Cross-Cutting Challenges: Theme 2
The 2018 Haptics Symposium will feature two Cross-Cutting Challenges sessions. The goal of this set of sessions is to come together to focus on interdisciplinary challenges (“themes”) calling for united solutions from the haptics community. This year's second CCC theme is Haptic Dimensions of Surfaces.
This session will take place from 2:00 p.m. to 5:30 p.m. on Sunday, March 25, in the California rooms at the Westin St. Francis.
Keynote Talks
Keynote:
Measuring tactile information relevant to human perception
Speaker:
Jeremy Fishel - SynTouch, USA
Keynote:
Sensory evaluation uses descriptive analysis to document perceived attributes of textures
Speaker:
Gail Vance Civille - Sensory Spectrum, Inc., USA
Keynote:
Haptic dimensionality of fine textures – feeling smooth, small and fine
Speaker:
Lisa Skedung - RISE Research Institutes of Sweden, Sweden
Keynote:
Parameterizing the tactile gamut
Speaker:
Ed Colgate - Northwestern University and Tanvas, USA
Interactive Discussions
Interactive Session:
Modeling and perception of tool-based virtual surfaces
Speaker:
Heather Culbertson - University of Southern California, USA
Interactive Session:
Sensing materials thermally
Speaker:
Lynette A. Jones - Massachusetts Institute of Technology, USA
Interactive Session:
Capturing and reproducing tactile texture at the fingertip
Speaker:
Michael Wiertlewski - Aix-Marseille University, France
Interactive Session:
Virtual textures by electrostatic attraction
Speaker:
Evren Samur - Bogazici University, Turkey
Interactive Session:
Perceiving minimal frictional cues
Speaker:
David Gueorguiev - Max Planck Institute for Intelligent Systems, Germany
Interactive Session:
Tactile dimensions of texture
Speaker:
Shogo Okamoto - Nagoya University, Japan
Interactive Session:
Data-driven haptic rendering of surface properties
Speaker:
Seungmoon Choi - Pohang University of Science and Technology, Korea
Interactive Session:
Tactile perceptual effects specifically relating to surfaces
Speaker:
Vincent Hayward - University of London, UK, and Actronika SAS, France
Description
The tactual properties of our surroundings do not chatter at us like their colors; they remain mute until we make them speak” – David Katz, The World of Touch (1925).

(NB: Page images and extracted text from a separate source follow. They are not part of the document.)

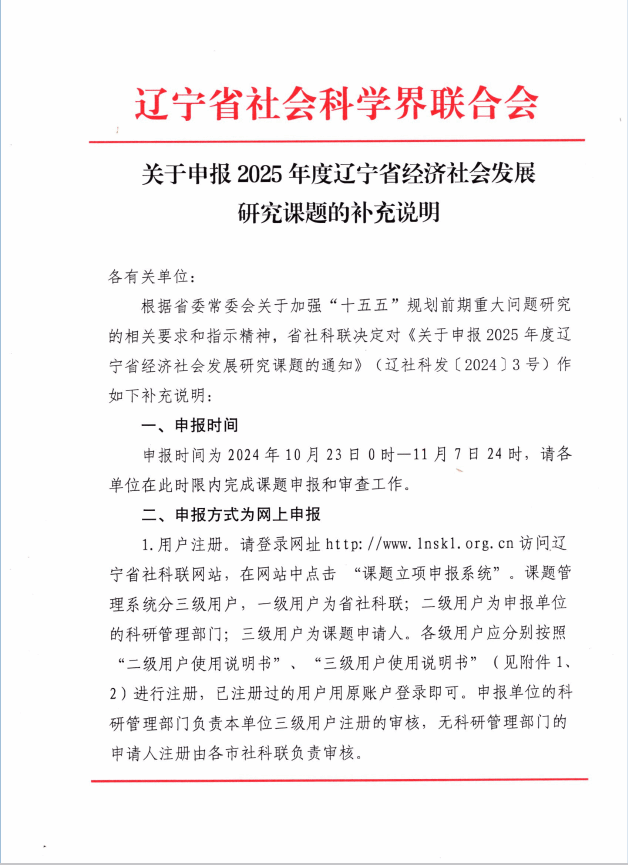 辽宁省社会科学界联合会

关于申报 2025 年度辽宁省经济社会发展研究课题的补充说明

各有关单位：

根据省委常委会关于加强“十五五”规划前期重大问题研究的相关要求和指示精神，省社科联决定对《关于申报 2025 年度辽宁省经济社会发展研究课题的通知》（辽社科发〔2024〕3 号）作如下补充说明：

一、申报时间

申报时间为 2024 年 10 月 23 日 0 时—11 月 7 日 24 时，请各单位在此时限内完成课题申报和审查工作。

二、申报方式为网上申报

1.用户注册。请登录网址 http://www.lnskl.org.cn 访问辽宁省社科联网站，在网站中点击 “课题立项申报系统”。课题管理系统分三级用户，一级用户为省社科联；二级用户为申报单位的科研管理部门；三级用户为课题申请人。各级用户应分别按照“二级用户使用说明书”、“三级用户使用说明书”（见附件 1、2）进行注册，已注册过的用户用原账户登录即可。申报单位的科研管理部门负责本单位三级用户注册的审核，无科研管理部门的申请人注册由各市社科联负责审核。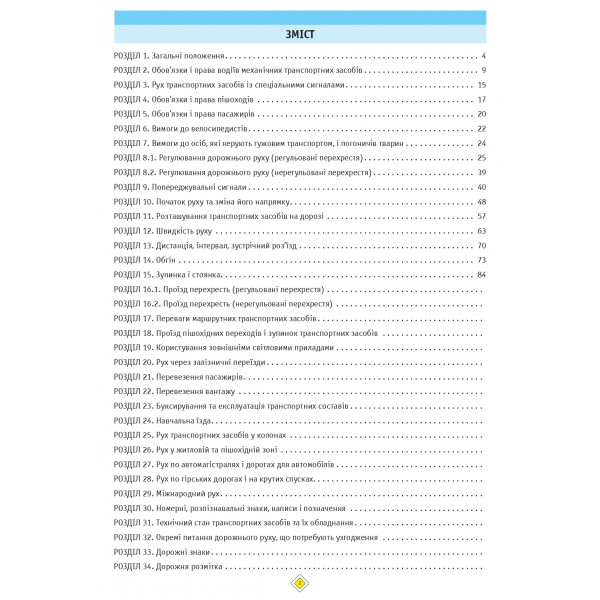 ЗМІСТ

РОЗДІЛ 1. Загальні положення 4
РОЗДІЛ 2. Обов'язки і права водіїв механічних транспортних засобів 9
РОЗДІЛ 3. Рух транспортних засобів із спеціальними сигналами 15
РОЗДІЛ 4. Обов'язки і права пішоходів 17
РОЗДІЛ 5. Обов'язки і права пасажирів 20
РОЗДІЛ 6. Вимоги до велосипедистів 22
РОЗДІЛ 7. Вимоги до осіб, які керують гужовим транспортом, і погоничів тварин 24
РОЗДІЛ 8.1. Регулювання дорожнього руху (регульовані перехрестя) 25
РОЗДІЛ 8.2. Регулювання дорожнього руху (нерегульовані перехрестя) 39
РОЗДІЛ 9. Попереджувальні сигнали 40
РОЗДІЛ 10. Початок руху та зміна його напрямку 48
РОЗДІЛ 11. Розташування транспортних засобів на дорозі 57
РОЗДІЛ 12. Швидкість руху 63
РОЗДІЛ 13. Дистанція, інтервал, зустрічний роз'їзд 70
РОЗДІЛ 14. Обгін 73
РОЗДІЛ 15. Зупинка і стоянка 84
РОЗДІЛ 16.1. Проїзд перехресть (регульовані перехрестя)
РОЗДІЛ 16.2. Проїзд перехресть (нерегульовані перехрестя)
РОЗДІЛ 17. Переваги маршрутних транспортних засобів
РОЗДІЛ 18. Проїзд пішохідних переходів і зупинок транспортних засобів
РОЗДІЛ 19. Користування зовнішніми світловими приладами
РОЗДІЛ 20. Рух через залізничні переїзди
РОЗДІЛ 21. Перевезення пасажирів
РОЗДІЛ 22. Перевезення вантажу
РОЗДІЛ 23. Буксирування та експлуатація транспортних составів
РОЗДІЛ 24. Навчальна їзда
РОЗДІЛ 25. Рух транспортних засобів у колонах
РОЗДІЛ 26. Рух у житловій та пішохідній зоні
РОЗДІЛ 27. Рух по автомагістралях і дорогах для автомобілів
РОЗДІЛ 28. Рух по гірських дорогах і на крутих спусках
РОЗДІЛ 29. Міжнародний рух
РОЗДІЛ 30. Номерні, розпізнавальні знаки, написи і позначення
РОЗДІЛ 31. Технічний стан транспортних засобів та їх обладнання
РОЗДІЛ 32. Окремі питання дорожнього руху, що потребують узгодження
РОЗДІЛ 33. Дорожні знаки
РОЗДІЛ 34. Дорожня розмітка

2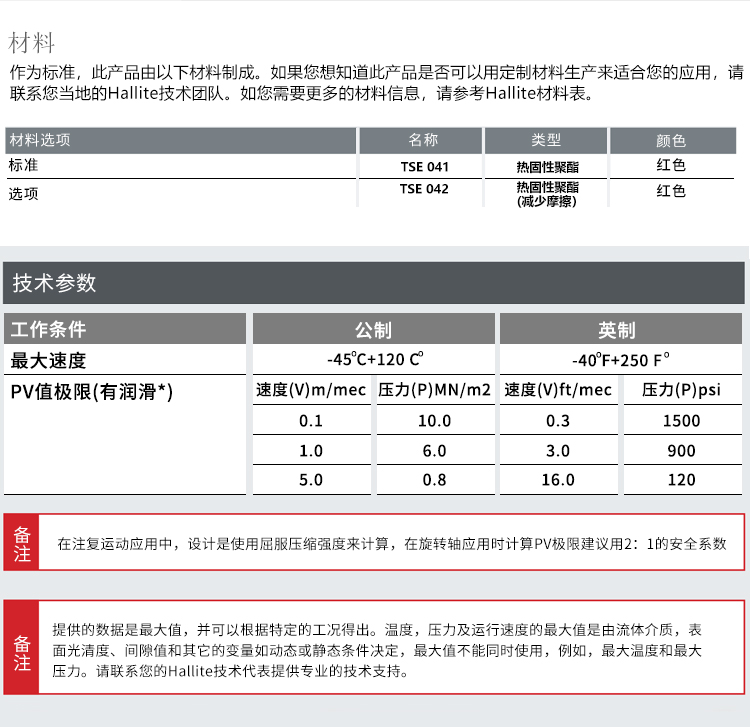 材料

作为标准，此产品由以下材料制成。如果您想知道此产品是否可以用定制材料生产来适合您的应用，请联系您当地的Hallite技术团队。如您需要更多的材料信息，请参考Hallite材料表。

| 材料选项 | 名称 | 类型 | 颜色 |
|---|---|---|---|
| 标准 | TSE 041 | 热固性聚酯 | 红色 |
| 选项 | TSE 042 | 热固性聚酯 (减少摩擦) | 红色 |

技术参数

| 工作条件 | 公制 | | 英制 | |
|---|---|---|---|---|
| 最大速度 | -45°C+120 C° | | -40°F+250 F° | |
| PV值极限(有润滑*) | 速度(V)m/mec | 压力(P)MN/m2 | 速度(V)ft/mec | 压力(P)psi |
| | 0.1 | 10.0 | 0.3 | 1500 |
| | 1.0 | 6.0 | 3.0 | 900 |
| | 5.0 | 0.8 | 16.0 | 120 |

备注

在注复运动应用中，设计是使用屈服压缩强度来计算，在旋转轴应用时计算PV极限建议用2：1的安全系数

备注

提供的数据是最大值，并可以根据特定的工况得出。温度，压力及运行速度的最大值是由流体介质，表面光清度、间隙值和其它的变量如动态或静态条件决定，最大值不能同时使用，例如，最大温度和最大压力。请联系您的Hallite技术代表提供专业的技术支持。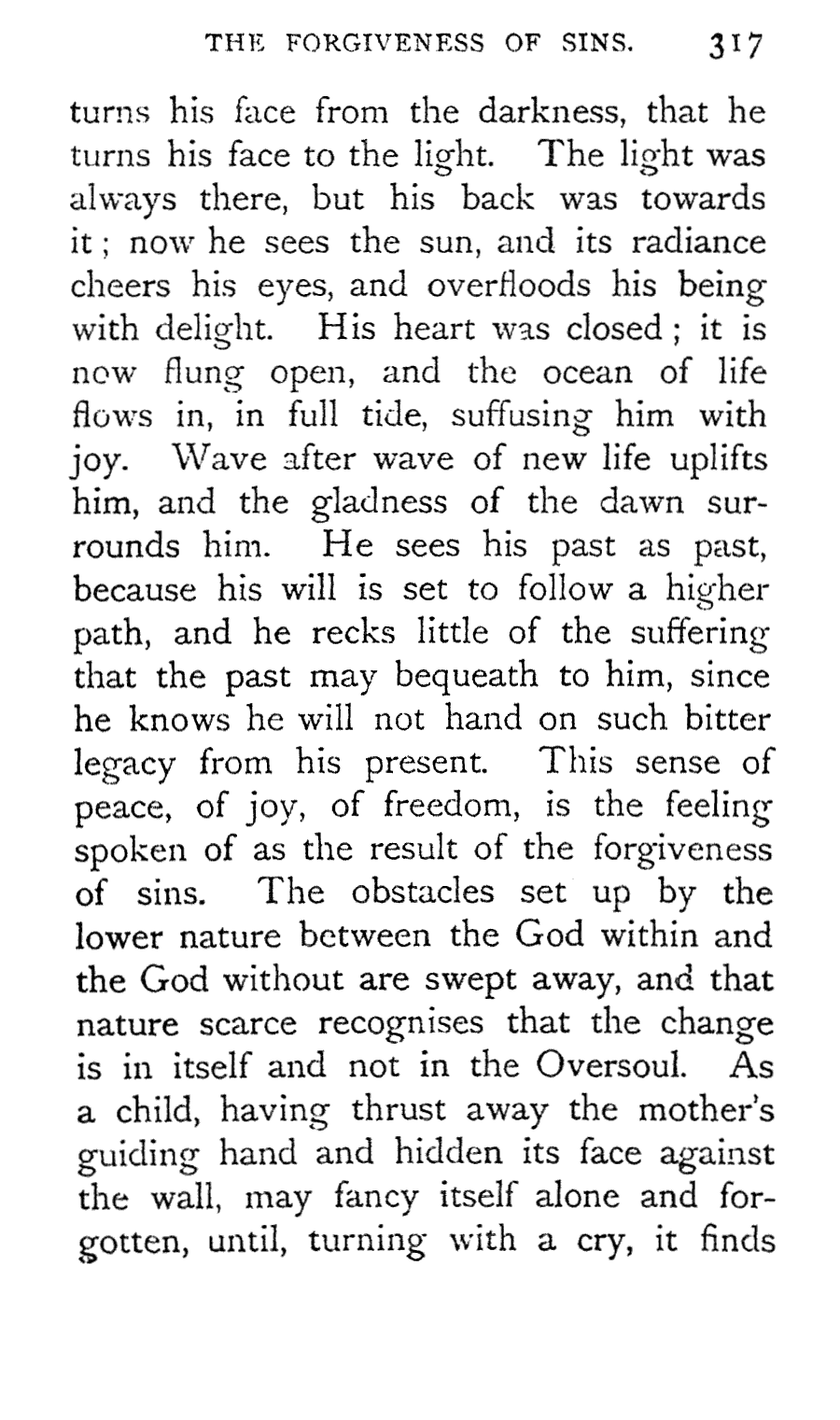 THE FORGIVENESS OF SINS. 317

turns his face from the darkness, that he turns his face to the light. The light was always there, but his back was towards it; now he sees the sun, and its radiance cheers his eyes, and overfloods his being with delight. His heart was closed; it is now flung open, and the ocean of life flows in, in full tide, suffusing him with joy. Wave after wave of new life uplifts him, and the gladness of the dawn surrounds him. He sees his past as past, because his will is set to follow a higher path, and he recks little of the suffering that the past may bequeath to him, since he knows he will not hand on such bitter legacy from his present. This sense of peace, of joy, of freedom, is the feeling spoken of as the result of the forgiveness of sins. The obstacles set up by the lower nature between the God within and the God without are swept away, and that nature scarce recognises that the change is in itself and not in the Oversoul. As a child, having thrust away the mother's guiding hand and hidden its face against the wall, may fancy itself alone and forgotten, until, turning with a cry, it finds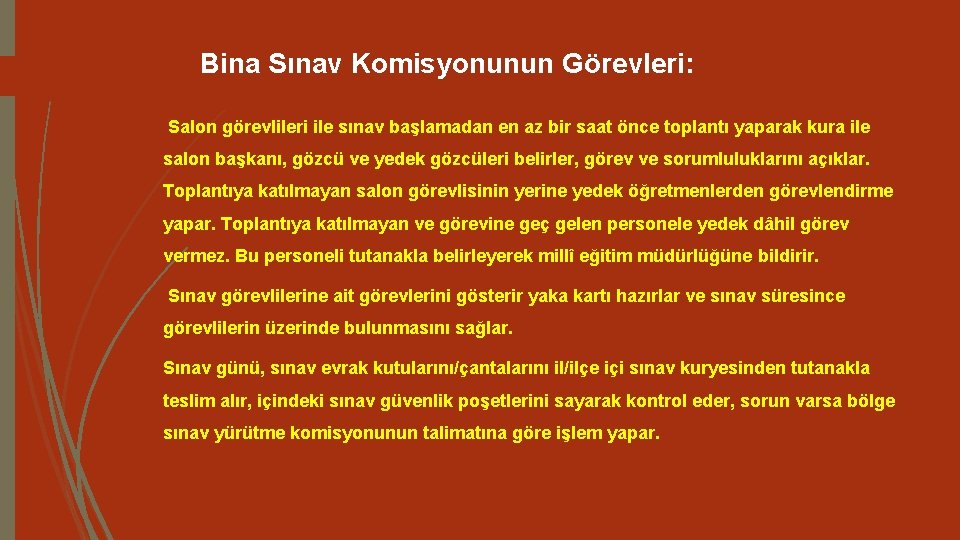 Bina Sınav Komisyonunun Görevleri:

Salon görevlileri ile sınav başlamadan en az bir saat önce toplantı yaparak kura ile salon başkanı, gözcü ve yedek gözcüleri belirler, görev ve sorumluluklarını açıklar. Toplantıya katılmayan salon görevlisinin yerine yedek öğretmenlerden görevlendirme yapar. Toplantıya katılmayan ve görevine geç gelen personele yedek dâhil görev vermez. Bu personeli tutanakla belirleyerek millî eğitim müdürlüğüne bildirir.

Sınav görevlilerine ait görevlerini gösterir yaka kartı hazırlar ve sınav süresince görevlilerin üzerinde bulunmasını sağlar.

Sınav günü, sınav evrak kutularını/çantalarını il/ilçe içi sınav kuryesinden tutanakla teslim alır, içindeki sınav güvenlik poşetlerini sayarak kontrol eder, sorun varsa bölge sınav yürütme komisyonunun talimatına göre işlem yapar.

While much has been learned about the perceptually relevant dimensions of hearing and vision, an equally comprehensive understanding of touch is still in its infancy. This challenge seeks to bring together perspectives of experts and stakeholders from a wide range of backgrounds to converge on the “dimensions” that contribute to the haptic perception of surfaces. Understanding these dimensions may ultimately help define the requirements of next-generation devices that can effectively record and play back touch for all or a specific subset of surfaces, enabling new applications in e-commerce, telerobotics and AR/VR, so that users can ultimately feel the virtual, remote or pre-recorded surfaces they’re touching.
Early works into the perception of touch focused on psychophysics and the roles of exploratory movements. These foundational studies were reinforced further by studies into mechanotransduction mechanisms and responses of sensory afferents that inform our tactile and kinesthetic perception. While informative, the complex and interactive role that movement plays in haptic perception obfuscates a clean first principles understanding based on sensory responses alone. As a result, obtaining the equivalent to the RGB dimensionality of color has been somewhat elusive for the sense of touch. Without such a general understanding, multiple industries interested in defining tactile perception for product development and quality control purposes have attempted to develop their own application-specific dimensionality to meet their needs, albeit without much success.
In recent years, advances have been made in tactile sensors that can record surface properties, and in tactile displays to play back those recordings as well as “designed” textures. This pending ability to link recording and playback of touch brings the dimensionality question back into the spotlight. How should the tactile dimensions of surfaces be defined? A wide range of perspectives corresponding to a wide range of backgrounds has evolved over time, including those of:
- psychophysics and the relationship between physical characteristics and perceptual differences;
- neuroscience, neural coding and processing of tactile input;
- sensory sciences and experts who provide subjective measurements of how products feel;
- tactile sensors and signal processing algorithms to characterize and discriminate objects by touch;
- haptic displays and basis functions to create different haptic effects.
In this cross-cutting challenge, we seek to reach out to experts in disparate fields to bring together knowledge toward the goal of elucidating the perceptually relevant dimensions of tactile surfaces, while helping to define the requirements and performance characteristics of technology seeking to record and play back touch. We seek to identify a path forward on how to find those dimensions, how to create the necessary technology, how to design benchmark problems and standardize scientific data, and how all this can be made available to designers, among other discussions that the community deems relevant.